> **节选内容**

= = = = =

将表达式delete(hash, key)转换成runtime.mapdelete系列函数中的一个。

运行时

func mapdelete(t *maptype, h *hmap, key unsafe.Pointer) {
	...
	hash := t.hasher(key, uintptr(h.hash0))

	// Set hashWriting after calling t.hasher, since t.hasher may panic,
	// in which case we have not actually done a write (delete).
	h.flags ^= hashWriting

	bucket := hash & bucketMask(h.B)
	if h.growing() {
		growWork(t, h, bucket)
	}
	b := (*bmap)(add(h.buckets, bucket*uintptr(t.bucketsize)))
	bOrig := b
	top := tophash(hash)
search:
	for ; b != nil; b = b.overflow(t) {
		for i := uintptr(0); i < bucketCnt; i++ {
			if b.tophash[i] != top {
				if b.tophash[i] == emptyRest {
					break search
				}
				continue
			}
			k := add(unsafe.Pointer(b), dataOffset+i*uintptr(t.keysize))
			k2 := k
			if t.indirectkey() {
				k2 = *((*unsafe.Pointer)(k2))
			}
			if !t.key.equal(key, k2) {
				continue
			}
			// Only clear key if there are pointers in it.
			if t.indirectkey() {
				*(*unsafe.Pointer)(k) = nil
			} else if t.key.ptrdata != 0 {
				memclrHasPointers(k, t.key.size)
			}
			e := add(unsafe.Pointer(b), dataOffset+bucketCnt*uintptr(t.keysize)+i*uintptr(t.elemsize))
			if t.indirectelem() {
				*(*unsafe.Pointer)(e) = nil
			} else if t.elem.ptrdata != 0 {
				memclrHasPointers(e, t.elem.size)
			} else {
				memclrNoHeapPointers(e, t.elem.size)
			}
			b.tophash[i] = emptyOne
			// If the bucket now ends in a bunch of emptyOne states,
			// change those to emptyRest states.
			// It would be nice to make this a separate function, but
			// for loops are not currently inlineable.

= = = = =

> **原始数据**
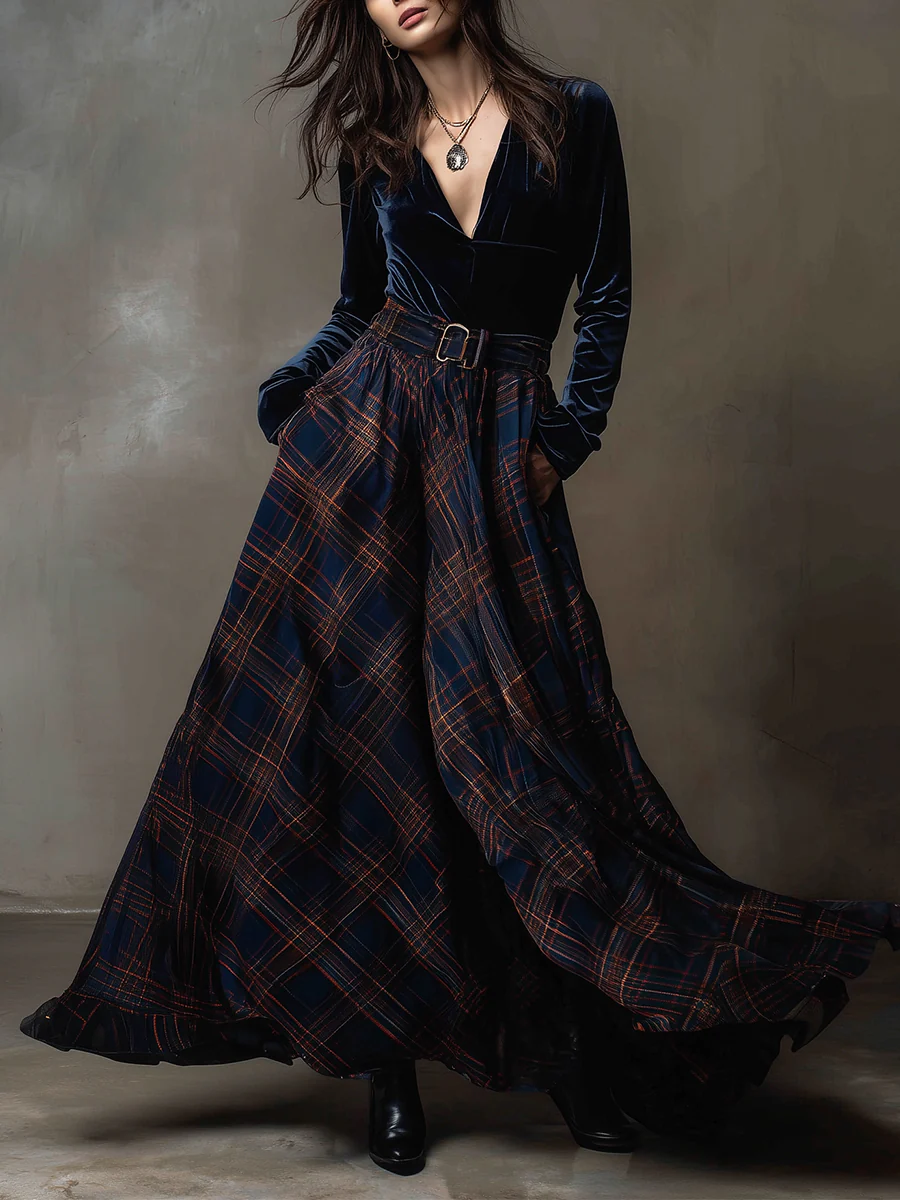 Navy Blue V-neck Velvet Top and Plaid Skirt Two-piece Set (with belt)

= = = = =

> **任务清单**
A. 根据上方关于 Go map 删除的摘录,回答下列问题:
(i) 表达式 delete(hash, key) 会被转换成哪一系列函数中的一个?
(ii) 按注释所说,为什么要在调用 t.hasher 之后才设置 hashWriting?
(iii) 找到匹配的键并清理后,b.tophash[i] 被设为什么值?
B. 抄录上方 Go map 删除摘录中从“h.flags ^= hashWriting”一直往下到“top := tophash(hash)”的全部内容。

> **参考答案**
A.
(i) runtime.mapdelete 系列函数。
(ii) 因为 t.hasher 可能会 panic,那种情况下实际上并没有完成写入(删除)。
(iii) emptyOne。

B.
h.flags ^= hashWriting

	bucket := hash & bucketMask(h.B)
	if h.growing() {
		growWork(t, h, bucket)
	}
	b := (*bmap)(add(h.buckets, bucket*uintptr(t.bucketsize)))
	bOrig := b
	top := tophash(hash)